____ Data shown

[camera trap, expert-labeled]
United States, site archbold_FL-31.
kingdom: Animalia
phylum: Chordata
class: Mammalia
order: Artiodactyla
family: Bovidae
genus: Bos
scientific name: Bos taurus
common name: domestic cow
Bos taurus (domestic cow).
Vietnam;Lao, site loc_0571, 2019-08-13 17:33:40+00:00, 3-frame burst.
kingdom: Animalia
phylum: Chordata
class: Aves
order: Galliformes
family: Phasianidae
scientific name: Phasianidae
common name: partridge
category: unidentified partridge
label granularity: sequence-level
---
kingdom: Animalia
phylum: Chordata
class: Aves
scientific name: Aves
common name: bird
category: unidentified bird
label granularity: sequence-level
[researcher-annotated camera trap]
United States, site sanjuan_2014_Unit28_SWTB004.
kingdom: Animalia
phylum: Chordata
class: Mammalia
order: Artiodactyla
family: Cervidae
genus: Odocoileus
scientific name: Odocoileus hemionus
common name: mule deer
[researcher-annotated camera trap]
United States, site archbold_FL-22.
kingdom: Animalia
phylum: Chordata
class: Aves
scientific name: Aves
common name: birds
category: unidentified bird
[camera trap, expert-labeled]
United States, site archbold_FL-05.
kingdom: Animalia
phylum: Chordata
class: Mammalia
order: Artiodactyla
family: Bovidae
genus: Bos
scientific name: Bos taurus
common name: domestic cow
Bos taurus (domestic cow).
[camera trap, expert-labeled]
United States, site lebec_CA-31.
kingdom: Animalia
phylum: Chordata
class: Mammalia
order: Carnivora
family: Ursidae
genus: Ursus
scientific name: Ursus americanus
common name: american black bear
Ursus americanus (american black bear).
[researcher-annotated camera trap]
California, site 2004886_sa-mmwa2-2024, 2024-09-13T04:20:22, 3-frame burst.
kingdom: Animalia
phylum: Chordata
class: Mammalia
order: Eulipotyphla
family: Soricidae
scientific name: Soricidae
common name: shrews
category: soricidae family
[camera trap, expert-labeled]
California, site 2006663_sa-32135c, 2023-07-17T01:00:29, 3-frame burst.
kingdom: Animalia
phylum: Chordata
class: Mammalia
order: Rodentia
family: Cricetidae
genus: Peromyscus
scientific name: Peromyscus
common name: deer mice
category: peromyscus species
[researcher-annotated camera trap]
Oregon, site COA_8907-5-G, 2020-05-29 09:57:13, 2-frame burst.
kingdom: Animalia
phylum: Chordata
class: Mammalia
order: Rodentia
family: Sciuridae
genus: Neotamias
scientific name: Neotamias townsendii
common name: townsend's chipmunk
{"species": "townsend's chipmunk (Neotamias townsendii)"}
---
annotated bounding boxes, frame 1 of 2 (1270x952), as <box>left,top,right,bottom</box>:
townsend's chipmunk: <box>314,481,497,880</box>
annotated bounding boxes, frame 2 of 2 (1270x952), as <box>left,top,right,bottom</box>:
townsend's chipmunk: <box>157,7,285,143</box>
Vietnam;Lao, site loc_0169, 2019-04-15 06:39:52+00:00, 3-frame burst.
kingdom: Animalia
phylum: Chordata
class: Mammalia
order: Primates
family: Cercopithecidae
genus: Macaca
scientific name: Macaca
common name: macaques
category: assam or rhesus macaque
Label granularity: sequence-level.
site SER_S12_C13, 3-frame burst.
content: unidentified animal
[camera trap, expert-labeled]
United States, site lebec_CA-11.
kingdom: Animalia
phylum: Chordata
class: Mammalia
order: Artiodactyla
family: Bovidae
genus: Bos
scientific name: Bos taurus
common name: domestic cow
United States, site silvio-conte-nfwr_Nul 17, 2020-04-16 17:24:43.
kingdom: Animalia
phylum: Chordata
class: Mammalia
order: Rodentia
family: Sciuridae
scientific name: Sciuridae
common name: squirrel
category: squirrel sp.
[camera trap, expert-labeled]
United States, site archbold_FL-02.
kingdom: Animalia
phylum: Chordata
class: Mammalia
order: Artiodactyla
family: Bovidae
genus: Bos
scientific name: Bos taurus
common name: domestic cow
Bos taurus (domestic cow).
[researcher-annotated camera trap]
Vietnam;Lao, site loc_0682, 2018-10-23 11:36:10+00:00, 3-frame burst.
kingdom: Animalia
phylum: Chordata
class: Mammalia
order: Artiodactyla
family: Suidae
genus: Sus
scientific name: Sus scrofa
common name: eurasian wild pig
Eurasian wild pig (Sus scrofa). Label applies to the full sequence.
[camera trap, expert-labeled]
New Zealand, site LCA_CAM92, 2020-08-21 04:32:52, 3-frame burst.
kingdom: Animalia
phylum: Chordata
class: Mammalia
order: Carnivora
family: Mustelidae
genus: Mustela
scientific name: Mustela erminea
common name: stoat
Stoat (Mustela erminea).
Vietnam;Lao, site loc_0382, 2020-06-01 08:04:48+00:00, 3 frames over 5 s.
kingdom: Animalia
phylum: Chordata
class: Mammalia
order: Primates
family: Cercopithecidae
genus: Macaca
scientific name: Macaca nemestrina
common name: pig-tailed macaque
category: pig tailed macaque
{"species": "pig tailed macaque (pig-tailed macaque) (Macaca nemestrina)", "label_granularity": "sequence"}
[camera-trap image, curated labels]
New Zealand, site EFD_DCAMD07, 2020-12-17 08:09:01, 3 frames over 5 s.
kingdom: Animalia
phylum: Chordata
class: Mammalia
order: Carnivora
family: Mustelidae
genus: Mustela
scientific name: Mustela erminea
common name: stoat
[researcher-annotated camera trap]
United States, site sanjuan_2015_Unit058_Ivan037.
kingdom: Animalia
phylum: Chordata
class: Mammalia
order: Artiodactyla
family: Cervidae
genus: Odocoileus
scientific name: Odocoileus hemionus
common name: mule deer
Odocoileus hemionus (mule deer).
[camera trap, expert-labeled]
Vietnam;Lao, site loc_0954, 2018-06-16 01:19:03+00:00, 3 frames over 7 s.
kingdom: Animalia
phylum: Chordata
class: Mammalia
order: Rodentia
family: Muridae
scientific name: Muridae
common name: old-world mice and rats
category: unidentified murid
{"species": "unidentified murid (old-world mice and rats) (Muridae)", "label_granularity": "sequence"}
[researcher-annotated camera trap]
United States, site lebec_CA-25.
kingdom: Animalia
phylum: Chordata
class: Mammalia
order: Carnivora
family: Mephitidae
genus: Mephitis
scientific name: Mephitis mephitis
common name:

________

▸ **Problem to work on**: Starting from the first line above, copy the data through to the last line exactly.

▸ **Finished task**:
[camera trap, expert-labeled]
United States, site archbold_FL-31.
kingdom: Animalia
phylum: Chordata
class: Mammalia
order: Artiodactyla
family: Bovidae
genus: Bos
scientific name: Bos taurus
common name: domestic cow
Bos taurus (domestic cow).
Vietnam;Lao, site loc_0571, 2019-08-13 17:33:40+00:00, 3-frame burst.
kingdom: Animalia
phylum: Chordata
class: Aves
order: Galliformes
family: Phasianidae
scientific name: Phasianidae
common name: partridge
category: unidentified partridge
label granularity: sequence-level
---
kingdom: Animalia
phylum: Chordata
class: Aves
scientific name: Aves
common name: bird
category: unidentified bird
label granularity: sequence-level
[researcher-annotated camera trap]
United States, site sanjuan_2014_Unit28_SWTB004.
kingdom: Animalia
phylum: Chordata
class: Mammalia
order: Artiodactyla
family: Cervidae
genus: Odocoileus
scientific name: Odocoileus hemionus
common name: mule deer
[researcher-annotated camera trap]
United States, site archbold_FL-22.
kingdom: Animalia
phylum: Chordata
class: Aves
scientific name: Aves
common name: birds
category: unidentified bird
[camera trap, expert-labeled]
United States, site archbold_FL-05.
kingdom: Animalia
phylum: Chordata
class: Mammalia
order: Artiodactyla
family: Bovidae
genus: Bos
scientific name: Bos taurus
common name: domestic cow
Bos taurus (domestic cow).
[camera trap, expert-labeled]
United States, site lebec_CA-31.
kingdom: Animalia
phylum: Chordata
class: Mammalia
order: Carnivora
family: Ursidae
genus: Ursus
scientific name: Ursus americanus
common name: american black bear
Ursus americanus (american black bear).
[researcher-annotated camera trap]
California, site 2004886_sa-mmwa2-2024, 2024-09-13T04:20:22, 3-frame burst.
kingdom: Animalia
phylum: Chordata
class: Mammalia
order: Eulipotyphla
family: Soricidae
scientific name: Soricidae
common name: shrews
category: soricidae family
[camera trap, expert-labeled]
California, site 2006663_sa-32135c, 2023-07-17T01:00:29, 3-frame burst.
kingdom: Animalia
phylum: Chordata
class: Mammalia
order: Rodentia
family: Cricetidae
genus: Peromyscus
scientific name: Peromyscus
common name: deer mice
category: peromyscus species
[researcher-annotated camera trap]
Oregon, site COA_8907-5-G, 2020-05-29 09:57:13, 2-frame burst.
kingdom: Animalia
phylum: Chordata
class: Mammalia
order: Rodentia
family: Sciuridae
genus: Neotamias
scientific name: Neotamias townsendii
common name: townsend's chipmunk
{"species": "townsend's chipmunk (Neotamias townsendii)"}
---
annotated bounding boxes, frame 1 of 2 (1270x952), as <box>left,top,right,bottom</box>:
townsend's chipmunk: <box>314,481,497,880</box>
annotated bounding boxes, frame 2 of 2 (1270x952), as <box>left,top,right,bottom</box>:
townsend's chipmunk: <box>157,7,285,143</box>
Vietnam;Lao, site loc_0169, 2019-04-15 06:39:52+00:00, 3-frame burst.
kingdom: Animalia
phylum: Chordata
class: Mammalia
order: Primates
family: Cercopithecidae
genus: Macaca
scientific name: Macaca
common name: macaques
category: assam or rhesus macaque
Label granularity: sequence-level.
site SER_S12_C13, 3-frame burst.
content: unidentified animal
[camera trap, expert-labeled]
United States, site lebec_CA-11.
kingdom: Animalia
phylum: Chordata
class: Mammalia
order: Artiodactyla
family: Bovidae
genus: Bos
scientific name: Bos taurus
common name: domestic cow
United States, site silvio-conte-nfwr_Nul 17, 2020-04-16 17:24:43.
kingdom: Animalia
phylum: Chordata
class: Mammalia
order: Rodentia
family: Sciuridae
scientific name: Sciuridae
common name: squirrel
category: squirrel sp.
[camera trap, expert-labeled]
United States, site archbold_FL-02.
kingdom: Animalia
phylum: Chordata
class: Mammalia
order: Artiodactyla
family: Bovidae
genus: Bos
scientific name: Bos taurus
common name: domestic cow
Bos taurus (domestic cow).
[researcher-annotated camera trap]
Vietnam;Lao, site loc_0682, 2018-10-23 11:36:10+00:00, 3-frame burst.
kingdom: Animalia
phylum: Chordata
class: Mammalia
order: Artiodactyla
family: Suidae
genus: Sus
scientific name: Sus scrofa
common name: eurasian wild pig
Eurasian wild pig (Sus scrofa). Label applies to the full sequence.
[camera trap, expert-labeled]
New Zealand, site LCA_CAM92, 2020-08-21 04:32:52, 3-frame burst.
kingdom: Animalia
phylum: Chordata
class: Mammalia
order: Carnivora
family: Mustelidae
genus: Mustela
scientific name: Mustela erminea
common name: stoat
Stoat (Mustela erminea).
Vietnam;Lao, site loc_0382, 2020-06-01 08:04:48+00:00, 3 frames over 5 s.
kingdom: Animalia
phylum: Chordata
class: Mammalia
order: Primates
family: Cercopithecidae
genus: Macaca
scientific name: Macaca nemestrina
common name: pig-tailed macaque
category: pig tailed macaque
{"species": "pig tailed macaque (pig-tailed macaque) (Macaca nemestrina)", "label_granularity": "sequence"}
[camera-trap image, curated labels]
New Zealand, site EFD_DCAMD07, 2020-12-17 08:09:01, 3 frames over 5 s.
kingdom: Animalia
phylum: Chordata
class: Mammalia
order: Carnivora
family: Mustelidae
genus: Mustela
scientific name: Mustela erminea
common name: stoat
[researcher-annotated camera trap]
United States, site sanjuan_2015_Unit058_Ivan037.
kingdom: Animalia
phylum: Chordata
class: Mammalia
order: Artiodactyla
family: Cervidae
genus: Odocoileus
scientific name: Odocoileus hemionus
common name: mule deer
Odocoileus hemionus (mule deer).
[camera trap, expert-labeled]
Vietnam;Lao, site loc_0954, 2018-06-16 01:19:03+00:00, 3 frames over 7 s.
kingdom: Animalia
phylum: Chordata
class: Mammalia
order: Rodentia
family: Muridae
scientific name: Muridae
common name: old-world mice and rats
category: unidentified murid
{"species": "unidentified murid (old-world mice and rats) (Muridae)", "label_granularity": "sequence"}
[researcher-annotated camera trap]
United States, site lebec_CA-25.
kingdom: Animalia
phylum: Chordata
class: Mammalia
order: Carnivora
family: Mephitidae
genus: Mephitis
scientific name: Mephitis mephitis
common name:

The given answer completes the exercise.